Last week’s edition of the modern day bastion of true and accurate reportage-Panorama-concerned the Private Rental Sector (PRS) and Section 21 notices. Put more simply, “The landlord wants his/her house back”. The programme appeared to suggest that the system needed to change and tenants were unfairly being ‘evicted’ from their homes. Of course they are. Let us be clear, an Assured Shorthold Tenancy (AST) is a fixed term contract where both parties can walk away at the end of the contract (the clue is in the title people). Like any contract, it is there to protect both parties. Eviction is a rather unfortunate word to hear but is invariably employed for maximum emotional effect (cue the helpline number for Shelter running across the bottom of the screen.) Not true, yet. A Section 21 notice has to be issued within strict guidelines as does the tenancy agreement. If the notice is issued, it is signalling that the contract has ended (as detailed in the AST agreement) and the landlord does not wish to issue a new contract.
In response to the concerns raised by the programme, Mark Pilling, managing director of Spicerhaart Corporate Sales warned against scrapping Section 21. I agree with Mr P. He said, “In our experience the reasons for a Section 21 are usually either because the tenants have missed rent.. or are not treating the house well”. Actually, I think that a Section 8 would be more the ticket here, but I don’t wish to appear churlish. He elaborated, “The landlord may also need to use Section 21 because they are struggling financially and need to sell the property”. Indeed they might, but what business is it of anyone bar the landlord as to why he/she is legally and compliantly taking their house back? Mr P lost a little of his earlier lustre when he said that “When tenants are being evicted through no fault of their own, but rather because of their landlord’s circumstances, it must be very upsetting for them”. Tut, tut, Mr P., a very amateurish (and erroneous) statement.
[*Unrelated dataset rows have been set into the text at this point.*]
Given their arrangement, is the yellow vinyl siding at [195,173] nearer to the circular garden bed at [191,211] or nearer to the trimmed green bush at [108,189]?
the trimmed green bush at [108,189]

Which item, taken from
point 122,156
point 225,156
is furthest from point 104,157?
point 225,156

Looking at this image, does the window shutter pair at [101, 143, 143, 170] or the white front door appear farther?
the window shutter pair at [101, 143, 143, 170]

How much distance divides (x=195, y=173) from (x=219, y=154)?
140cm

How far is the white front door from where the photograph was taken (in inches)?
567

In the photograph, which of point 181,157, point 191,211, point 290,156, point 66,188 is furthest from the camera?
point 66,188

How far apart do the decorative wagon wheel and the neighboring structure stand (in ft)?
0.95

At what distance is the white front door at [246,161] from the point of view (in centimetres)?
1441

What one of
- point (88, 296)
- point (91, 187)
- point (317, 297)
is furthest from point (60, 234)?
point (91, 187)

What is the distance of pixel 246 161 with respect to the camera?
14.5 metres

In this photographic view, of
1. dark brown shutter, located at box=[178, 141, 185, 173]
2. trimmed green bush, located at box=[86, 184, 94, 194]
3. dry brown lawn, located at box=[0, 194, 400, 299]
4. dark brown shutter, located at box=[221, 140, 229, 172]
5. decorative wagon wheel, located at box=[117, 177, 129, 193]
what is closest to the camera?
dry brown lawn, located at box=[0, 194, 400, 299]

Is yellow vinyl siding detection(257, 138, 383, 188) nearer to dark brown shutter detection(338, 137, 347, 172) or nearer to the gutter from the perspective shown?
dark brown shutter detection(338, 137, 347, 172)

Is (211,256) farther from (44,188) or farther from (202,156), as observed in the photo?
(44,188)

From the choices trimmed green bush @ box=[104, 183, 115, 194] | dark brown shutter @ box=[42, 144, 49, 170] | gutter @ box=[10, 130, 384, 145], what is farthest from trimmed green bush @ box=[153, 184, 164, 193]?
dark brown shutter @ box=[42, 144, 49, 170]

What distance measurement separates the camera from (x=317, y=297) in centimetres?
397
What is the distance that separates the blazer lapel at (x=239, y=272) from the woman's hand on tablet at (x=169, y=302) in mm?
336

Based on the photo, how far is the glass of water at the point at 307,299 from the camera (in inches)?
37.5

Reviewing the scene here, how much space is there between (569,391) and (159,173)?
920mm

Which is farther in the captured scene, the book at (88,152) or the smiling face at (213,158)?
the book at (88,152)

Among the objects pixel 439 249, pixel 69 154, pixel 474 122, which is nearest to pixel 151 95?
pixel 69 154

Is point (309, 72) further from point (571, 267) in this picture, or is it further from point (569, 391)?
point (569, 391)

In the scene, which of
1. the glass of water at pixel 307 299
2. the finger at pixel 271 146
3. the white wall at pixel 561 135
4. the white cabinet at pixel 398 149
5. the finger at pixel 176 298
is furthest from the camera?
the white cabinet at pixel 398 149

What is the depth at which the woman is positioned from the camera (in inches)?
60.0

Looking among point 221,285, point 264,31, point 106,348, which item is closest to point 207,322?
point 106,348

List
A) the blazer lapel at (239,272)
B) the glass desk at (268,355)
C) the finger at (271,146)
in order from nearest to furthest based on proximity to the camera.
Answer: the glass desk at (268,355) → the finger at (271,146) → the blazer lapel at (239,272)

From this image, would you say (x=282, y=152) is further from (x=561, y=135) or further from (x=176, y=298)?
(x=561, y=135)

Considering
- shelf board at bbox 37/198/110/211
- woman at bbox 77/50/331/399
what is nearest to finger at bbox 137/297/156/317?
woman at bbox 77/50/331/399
I don’t dispute that realising that they will have to find somewhere else to live may well be upsetting for tenants. As upsetting I should imagine as it is for the landlord when he/she discovers that the tenants have trashed their property and legged it. Interestingly, Panorama made no mention of the difficulties landlords face to remove tenants from their properties despite their having flouted all the agreed terms of the contract. In simple terms, it is far easier for the tenant to do the offski than it is for the landlord to get their house back.